At line $10$, we handle $sqrtn$ separately cause when $N$ is a perfect square we don't get different values for $\{A, B\}$ pair. For example, for $49$ we have a divisor pair $7\times 7$. We need to add $7$ only once in our result.

## Using Prime Factorization

It is possible to find $SOD(N)$ using the prime factorization of $N$. Let us see an example for it.

$Let \: N=12,\\ SOD(12)= 1 + 2 + 3 + 4 + 6 + 12,\\ SOD(12) = (2^0\times3^0) + (2 ^1\times 3^0) + (2^0 \times 3^1) + (2^2 \times 3^0) + (2^1 \times 3^1) + (2^2 \times 3^1) \\ SOD(12) = 2^0 ( 3^0 + 3^1 ) + 2^1 ( 3^0 + 3^1 ) + 2^2 ( 3^0 + 3^1 ),\\ SOD(12) = ( 2^0 + 2^1 + 2^2 ) \times ( 3^0 + 3^1)$.

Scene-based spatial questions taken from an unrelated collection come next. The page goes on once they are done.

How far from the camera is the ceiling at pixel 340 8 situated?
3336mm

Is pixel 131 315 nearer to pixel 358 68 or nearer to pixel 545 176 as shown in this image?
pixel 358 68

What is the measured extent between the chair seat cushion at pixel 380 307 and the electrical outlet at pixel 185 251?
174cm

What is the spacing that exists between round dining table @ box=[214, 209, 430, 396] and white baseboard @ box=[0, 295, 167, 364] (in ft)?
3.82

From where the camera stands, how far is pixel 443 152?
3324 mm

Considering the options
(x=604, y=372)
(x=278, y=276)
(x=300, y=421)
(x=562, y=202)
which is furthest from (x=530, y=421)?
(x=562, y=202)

This pattern emerges with any value of N. More generally, if $N= p_1^{a_1} \times p_2^{a_2} \times ... p_k^{a_k}$, then $$SOD(N) = (p_1^0 + p_1^1 + p_1^2 ... p_1^{a_1} ) \times (p_2^0 + p_2^1 + p_2^2 ... p_2^{a_2} ) \times ... (p_k^0 + p_k^1 + p_k^2 ... p_k^{a_k} )$$Using this formula and our code for Prime Factorization, we can write the function $SOD(N)$. This code is similar to $factorize()$. We only need to modify it in few places.
int SOD( int n ) {
int res = 1;
int sqrtn = sqrt ( n );
for ( int i = 0; i < prime.size() && prime[i] <= sqrtn; i++ ) {
if ( n % prime[i] == 0 ) {
int tempSum = 1; //Contains value of (p^0+p^1+...p^a)
int p = 1;
while ( n % prime[i] == 0 ) {
n /= prime[i];
p *= prime[i];
tempSum += p;
}
sqrtn = sqrt ( n );
res *= tempSum;
}
}
if ( n != 1 ) {
res *= ( n + 1 ); //Need to multiply (p^0+p^1)
}
return res;
}

For each prime we find in factorization, we need to find the corresponding value of $(p^0+p^1+...p^a)$. For that, we use $tempSum$ in line $6$. It contains $p^0$ initially. Then for each successful division at line $8$, we increase the power of $p$ in line $10$ and add it to $tempSum$ in line $11$. Eventually, we multiply the final sum to result at line $14$.

In line $17$, we check if we are left with a sole prime remainder. In this case, we know that $n$ is a prime so we simply multiply $p^0 + p^1 = 1 + n$ to the result.